35% der deutschen L&D-Manager:innen geben an, dass Lernen im Prozess der Arbeit in diesem Jahr eine hohe Priorität hat.

Auf welche Hürden stoßen Personalentwicklungsteams bei der Umsetzung praxisnaher Lernangebote?

Viele Personalmanager:innen würden sich dem Thema Lernen im Arbeitsprozess mehr widmen, doch es fehlen die nötigen Ressourcen an Zeit und Budget (35 %). Die Ursache hierfür mag in einem anderen Hindernis liegen: 20 % der Personalmanager:innen geben an, nicht genug Unterstützung von Seiten der Führungsebene zu erhalten, um das Lernen im Prozess der Arbeit effektiv fördern zu können. 

Lernen im Prozess der Arbeit Hindernisse Deutschland | 360Learning
35% der Personaler:innen würden dem Thema Lernen im Prozess im Prozess der Arbeit gern mehr Zeit widmen, doch es hapert an den nötigen Ressourcen und am Budget.

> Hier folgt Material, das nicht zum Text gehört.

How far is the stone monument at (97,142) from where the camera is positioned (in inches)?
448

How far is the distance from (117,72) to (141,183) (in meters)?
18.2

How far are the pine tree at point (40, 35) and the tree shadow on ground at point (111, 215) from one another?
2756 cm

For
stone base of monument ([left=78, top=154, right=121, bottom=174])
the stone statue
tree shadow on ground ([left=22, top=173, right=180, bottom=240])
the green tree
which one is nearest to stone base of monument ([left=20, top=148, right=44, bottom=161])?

Mit Ressourcen für die Personalentwicklung wird oft dann gegeizt, wenn Entscheidungsträgern der wirtschaftliche Nutzen wirksamen betrieblichen Lernens nicht deutlich ist. Wird Lernen im Arbeitsprozess aber als langfristige Lösung gegen den Kompetenzmangel und damit als klarer Wettbewerbsvorteil erkannt, haben Personalmanager:innen bessere Karten, sich ein angemessenes Budget für in den Arbeitsablauf eingebettete Lernangebote zu verschaffen.

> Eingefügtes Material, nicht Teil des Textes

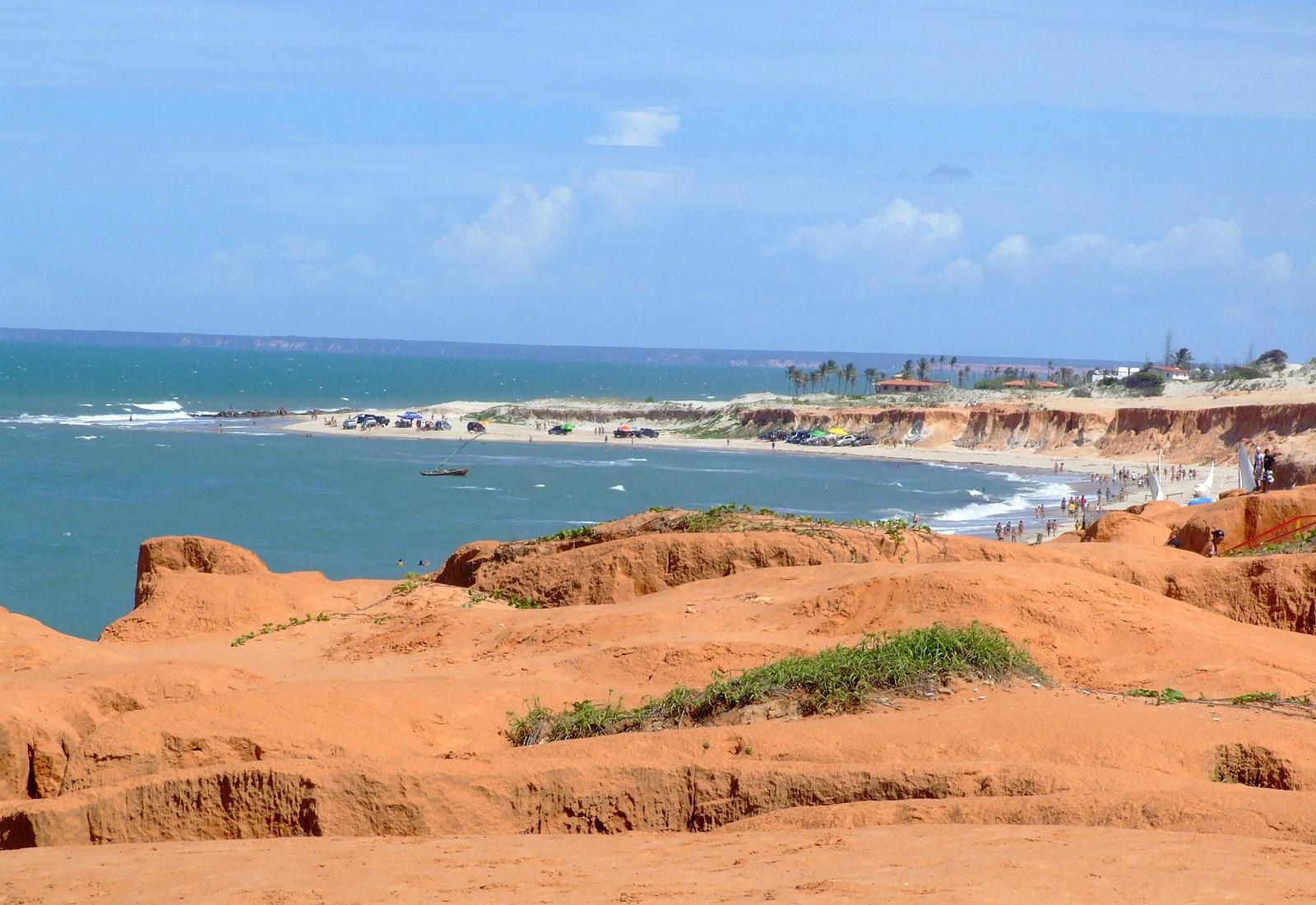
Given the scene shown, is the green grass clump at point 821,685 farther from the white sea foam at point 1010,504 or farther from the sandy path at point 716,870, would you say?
the white sea foam at point 1010,504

Doch Hindernisse sind auch technischer Natur: 51 % der befragten L&D-Führungskräfte gaben an, dass ihre Lernmanagementsysteme nicht effektiv mit den gängigen Unternehmenstools integriert sind, um den Lernenden die Schulungen dort anzubieten, wo sie benötigt werden.  

51 % der befragten L&D-Führungskräfte gaben an, dass ihre Lernmanagementsysteme nicht effektiv mit den gängigen Unternehmenstools integriert sind, um den Lernenden die Schulungen dort anzubieten, wo sie benötigt werden.

Ist Lernen im Arbeitsprozess die Lösung für den deutschen Skill-Gap?

Unsere Studie auf dem deutschen Markt zeigt: Angestellte wollen praxisnah und selbstgesteuert lernen. Am wirksamsten stufen sie das situative Lernen von und mit Kolleg:innen oder Coaches ein. Doch das Lernen im Arbeitsprozess wird oft ausgebremst durch mangelnde Zeit und der Zugang zu entsprechenden Angeboten.

Personalentwickler:innen haben jetzt die Chance, die Lernpräferenzen ihrer Mitarbeitenden zu erkennen und dem viel beklagten, insbesondere digitalen Kompetenzmangel mit Lösungen für das kontinuierliche Lernen im Arbeitsprozess beizukommen. Technologie kann ihnen dabei in die Hände spielen: Digitale Lernplattformen bieten die Möglichkeit, Lernbedarf zu ermitteln, Mitarbeitende in Lerngemeinschaften zu vernetzen und internes Fachwissen auf den im Arbeitsalltag genutzten Plattformen auszutauschen. So kann die betriebliche Bildung in die täglichen Arbeitsabläufe der Beschäftigten zurückkehren.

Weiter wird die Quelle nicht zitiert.